Raw records:
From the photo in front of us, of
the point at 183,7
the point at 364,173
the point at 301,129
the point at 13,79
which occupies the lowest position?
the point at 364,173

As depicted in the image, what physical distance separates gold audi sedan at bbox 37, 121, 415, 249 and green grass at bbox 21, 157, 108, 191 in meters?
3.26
---
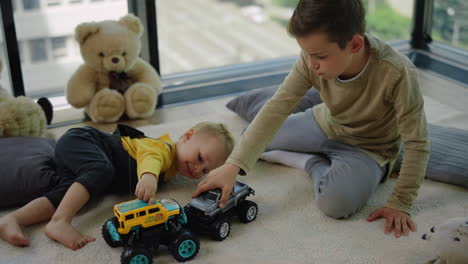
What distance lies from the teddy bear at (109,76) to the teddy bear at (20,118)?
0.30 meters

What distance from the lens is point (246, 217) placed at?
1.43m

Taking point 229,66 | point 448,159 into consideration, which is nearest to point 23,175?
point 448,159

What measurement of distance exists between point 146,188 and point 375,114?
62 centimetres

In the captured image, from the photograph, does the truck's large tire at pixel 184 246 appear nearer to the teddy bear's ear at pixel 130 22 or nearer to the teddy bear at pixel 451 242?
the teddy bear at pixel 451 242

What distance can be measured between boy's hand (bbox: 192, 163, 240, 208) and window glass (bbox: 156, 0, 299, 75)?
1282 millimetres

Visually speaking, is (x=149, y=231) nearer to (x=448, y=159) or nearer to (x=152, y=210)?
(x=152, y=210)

What the task requires: Find each line in the data above that contains the string "bbox" and copy those lines in full. Case counts.

Written answer:
As depicted in the image, what physical distance separates gold audi sedan at bbox 37, 121, 415, 249 and green grass at bbox 21, 157, 108, 191 in meters?
What distance can be measured between boy's hand (bbox: 192, 163, 240, 208) and window glass (bbox: 156, 0, 299, 75)?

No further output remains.